NEWS

Climate change could bring twice as many big El Niños

Sammy Roth
The Desert Sun
There is growing evidence California could see an even stronger El Niño event this winter than it did in 1997.

Scientists have long wondered whether rising global temperatures will lead to an increase in intense El Niño events, like the one that could bring major storms to Southern California this winter. According to a groundbreaking study published Monday, the answer is a resounding, “Yes.”

If human beings don’t slow their emission of planet-warming greenhouse gases, extreme El Niños could nearly double in frequency — from once every 28 years to once every 16 years on average, the new study found. That could spell trouble for California, which experienced mudslides, flooding and $500 million in damage during an intense El Niño in the late 1990s.

The idea that global warming will lead to stronger El Niños makes perfect sense, said Bill Patzert, a NASA climatologist who was not involved in the study.

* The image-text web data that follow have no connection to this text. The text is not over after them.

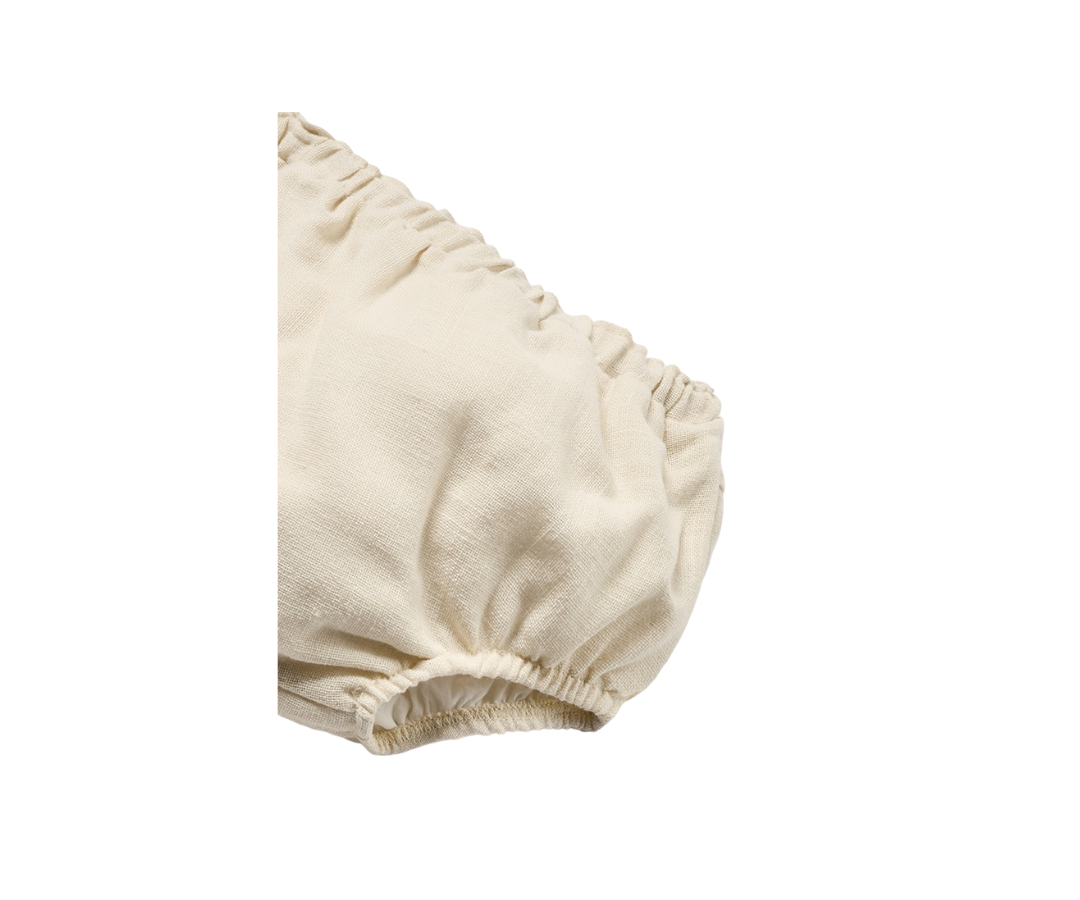 Conjunto Blusón Lino Bebas Lino Mayoral
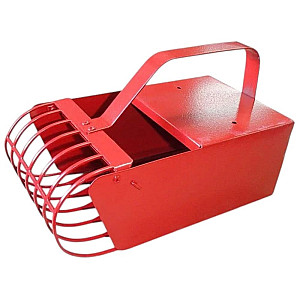 Комбайн для сбора клюквы Мехинструмент 1207029390726 металлический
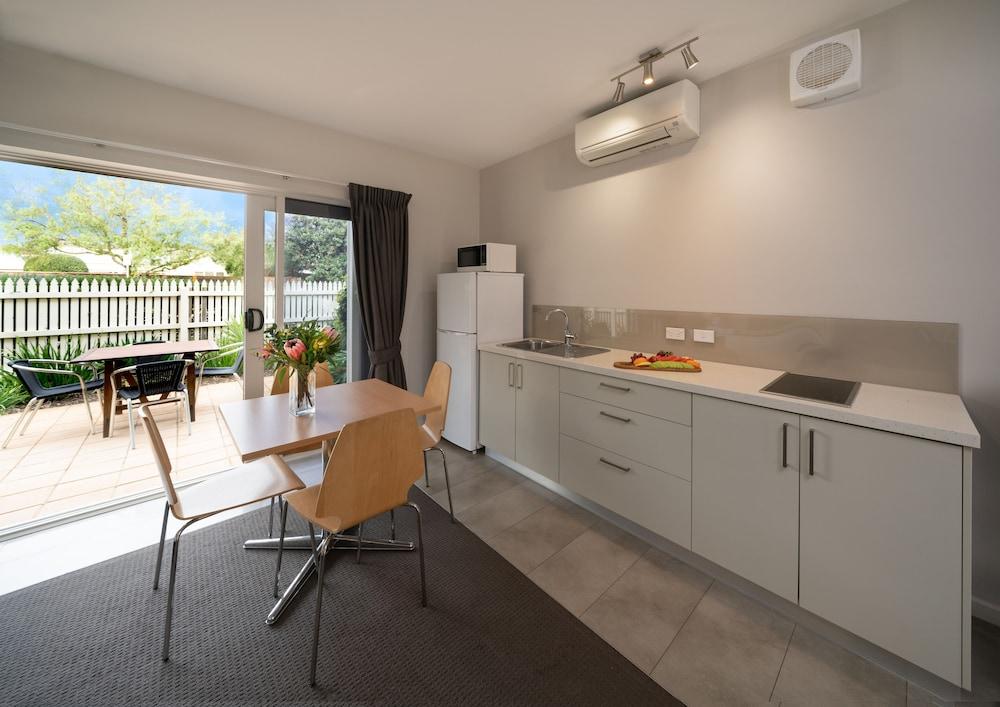 Boathouse Resort Studios And Suites Blairgowrie Esterno foto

That’s because El Niños are driven largely by warming water in the tropical Pacific Ocean, which will get especially hot as the world temperatures rise.

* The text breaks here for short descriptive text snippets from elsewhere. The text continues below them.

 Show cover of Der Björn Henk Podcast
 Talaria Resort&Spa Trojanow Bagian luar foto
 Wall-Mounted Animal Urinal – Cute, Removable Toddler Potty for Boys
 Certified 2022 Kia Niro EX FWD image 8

“Already, 90 percent of all the heat is taken up by the oceans. More heat will accumulate in the tropics,” Patzert said. “Intuitively, this makes an awful lot of sense.”

An unidentified man inspects a home that was damaged by a mudslide in Rio Nido, California in 1998. California saw widespread flooding and mudslides that caused more than half a billion dollars in damage.

If a strong El Niño materializes this winter, as scientists have predicted, it could make a dent in California’s historic four-year drought. But in the long term, experts cautioned, an increase in extreme El Niños won’t offer much relief from the longer, more frequent and severe droughts that climate change is expected to bring.

An increase in extreme El Niño events will probably be accompanied by an increase in extreme La Niña events, which lead to dry winters in California. Additionally, El Niño events contribute a small fraction of California’s overall water supply, and that won’t change much even if strong El Niños happen more often.

“The background climate state has a trend in California — and most of the Western U.S. — toward increased drought,” said Kim Cobb, a climate scientist at the Georgia Institute of Technology and co-author of the new study. “That’s just how climate change marches forth, decade by decade, in California. That’s going to the major force.”

El Niño events also put critical infrastructure, including major highways, at risk. State officials list about 450 bridges as potentially unstable during intense floods, including five in the Coachella Valley — two of which are traversed by 80,000 drivers per day.

During the last two major El Niños, Patzert noted, there were no droughts, so there was nothing to be hopeful about.

“This event, if it delivers, people are thinking in terms of drought relief,” Patzert said. “But that’s not how it played on the marquee in the past couple of big events. It played as mudslides, flooding, general havoc.”

A German shepherd sniffs behind a flooded sign and sandbags posted at the intersection of Mesquite and Cahuilla Avenues in Desert Hot Springs on Feb. 6, 2010.

The new study, “ENSO and greenhouse warming,” was led by Australian researchers and published in the peer-reviewed journal Nature Climate Change. More than a dozen scientists surveyed existing research on El Niño, finding widespread agreement among the latest models that climate change will lead to an increase in extreme El Niño events.

The lead researcher on the study was Wenju Cai, a climate scientist at Australia’s Commonwealth Scientific and Industrial Research Organisation. Cai called the relationship between climate change, El Niño and La Niña a prime example of what scientists mean when they say climate change is causing more extreme weather events of all stripes.

“Each kind of extreme event will occur more often,” Cai said in a Skype interview Monday. “A huge La Niña would tend to cause big droughts in the southwest U.S., but El Niño will give you floods.”

Researchers noted it’s difficult to say with certainty how complex global weather patterns like El Niño and La Niña will impact specific regions. Cai’s group defined “extreme” El Niño events as those involving average winter rainfall of at least 5 millimeters per day in the eastern equatorial Pacific, but there’s no guarantee those conditions would lead to intense storms in California.

Another key point: A doubling of extreme El Niño events isn’t set in stone.

Researchers based their projections on a “business as usual” climate change scenario, in which human beings continue spewing carbon into the atmosphere unabated. If world governments take strong action on climate change — and global emissions stop rising around 2060 — the increase in extreme El Niños could be limited to about 30 percent, Cai said.